Avant de voir L’Attachement, je redoutais la surenchère lacrymale. Le miracle a eu lieu et le film exceptionnel de Carine Tardieu – auquel j’ai bien failli mettre quatre étoiles – m’a emporté. Même crainte à l’entame d’À bicyclette ! Mais la crainte hélas ici s’est révélée fondée. Car très vite, le vrai-faux documentaire s’installe dans un rythme ronronnant : des travellings champêtres avec nos deux cyclistes traversant l’Europe alternent avec de longs dialogues alcoolisés larmoyants durant lesquels Mathias expulse son chagrin et Philippe fait l’apologie de l’amitié. Soyons honnêtes : le film raconte aussi des rencontres comme celle, hilarante, avec une propriétaire de Airbnb control freak et… nudiste.

Le malaise augmente encore lorsqu’on réfléchit à la construction du film. La caméra, muette et invisible, pourrait nous laisser penser qu’elle a glané des moments sur le vif. Mais À bicyclette ! a été écrit et À bicyclette ! est joué – par des acteurs au demeurant excellents. Sa spontanéité ne pouvait être que feinte. Quant Mathias pleure, l’opérateur son a peut-être réclamé une seconde prise à cause d’un bruit parasite. Quand Mathias et Philippe s’engueulent, il a peut-être fallu recommencer la prise parce que la lumière était mauvaise.

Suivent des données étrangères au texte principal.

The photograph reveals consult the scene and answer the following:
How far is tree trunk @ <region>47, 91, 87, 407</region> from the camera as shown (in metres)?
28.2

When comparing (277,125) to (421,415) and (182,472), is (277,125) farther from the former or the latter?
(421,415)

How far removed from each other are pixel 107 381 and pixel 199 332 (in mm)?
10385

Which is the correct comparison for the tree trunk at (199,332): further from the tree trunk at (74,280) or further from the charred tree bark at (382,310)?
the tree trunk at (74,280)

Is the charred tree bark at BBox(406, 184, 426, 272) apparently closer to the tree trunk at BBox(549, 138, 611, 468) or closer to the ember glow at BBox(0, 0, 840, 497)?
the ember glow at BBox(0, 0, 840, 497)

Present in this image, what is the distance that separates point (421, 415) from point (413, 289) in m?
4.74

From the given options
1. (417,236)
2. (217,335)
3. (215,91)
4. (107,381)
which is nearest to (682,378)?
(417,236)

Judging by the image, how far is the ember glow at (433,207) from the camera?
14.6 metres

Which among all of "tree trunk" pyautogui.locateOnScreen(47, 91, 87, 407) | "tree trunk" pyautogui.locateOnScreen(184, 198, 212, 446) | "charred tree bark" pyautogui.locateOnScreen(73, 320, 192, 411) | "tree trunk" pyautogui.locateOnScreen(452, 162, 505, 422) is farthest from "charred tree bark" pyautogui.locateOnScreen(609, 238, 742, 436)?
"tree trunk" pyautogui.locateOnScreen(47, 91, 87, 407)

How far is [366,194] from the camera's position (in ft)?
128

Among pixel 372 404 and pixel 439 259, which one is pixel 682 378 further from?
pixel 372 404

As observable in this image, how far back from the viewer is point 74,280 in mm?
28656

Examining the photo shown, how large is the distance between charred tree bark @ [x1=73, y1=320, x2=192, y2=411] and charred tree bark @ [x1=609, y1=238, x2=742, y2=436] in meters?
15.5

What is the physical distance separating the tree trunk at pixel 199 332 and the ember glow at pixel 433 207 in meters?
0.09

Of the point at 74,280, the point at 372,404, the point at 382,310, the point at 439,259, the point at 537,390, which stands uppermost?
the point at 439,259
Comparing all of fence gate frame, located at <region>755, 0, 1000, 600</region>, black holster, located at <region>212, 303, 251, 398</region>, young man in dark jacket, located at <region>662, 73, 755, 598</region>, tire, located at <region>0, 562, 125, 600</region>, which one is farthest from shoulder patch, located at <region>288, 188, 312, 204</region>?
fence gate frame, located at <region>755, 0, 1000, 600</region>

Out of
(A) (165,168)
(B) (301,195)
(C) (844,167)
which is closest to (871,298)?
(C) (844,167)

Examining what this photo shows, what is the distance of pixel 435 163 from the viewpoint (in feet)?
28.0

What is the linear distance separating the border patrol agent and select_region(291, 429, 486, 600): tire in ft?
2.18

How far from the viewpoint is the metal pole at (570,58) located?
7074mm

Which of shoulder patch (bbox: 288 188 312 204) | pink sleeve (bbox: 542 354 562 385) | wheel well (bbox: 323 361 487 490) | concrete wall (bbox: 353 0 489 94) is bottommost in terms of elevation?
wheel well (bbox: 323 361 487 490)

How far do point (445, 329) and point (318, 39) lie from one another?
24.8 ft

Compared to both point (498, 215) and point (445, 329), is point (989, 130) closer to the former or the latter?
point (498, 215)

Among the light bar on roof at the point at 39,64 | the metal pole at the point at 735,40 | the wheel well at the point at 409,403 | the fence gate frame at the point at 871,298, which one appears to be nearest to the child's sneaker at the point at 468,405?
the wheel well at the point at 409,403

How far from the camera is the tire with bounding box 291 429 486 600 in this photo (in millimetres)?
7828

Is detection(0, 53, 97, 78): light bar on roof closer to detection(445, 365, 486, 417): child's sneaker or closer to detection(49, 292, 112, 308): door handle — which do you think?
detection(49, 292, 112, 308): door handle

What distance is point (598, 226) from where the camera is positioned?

Je me suis retrouvé à la fin du film très agacé par ce produit frelaté. J’ai eu le sentiment que son réalisateur, au chagrin, je le répète, ô combien légitime, s’était acheté une psychanalyse aux frais des spectateurs. Sa sincérité indiscutable s’est laissée dépassée par sa roublardise. Mon coup de gueule apparaîtra sans doute bien injuste à ceux que le film a émus. Mais le procédé, impudique et artificieux, ne laisse de me déranger.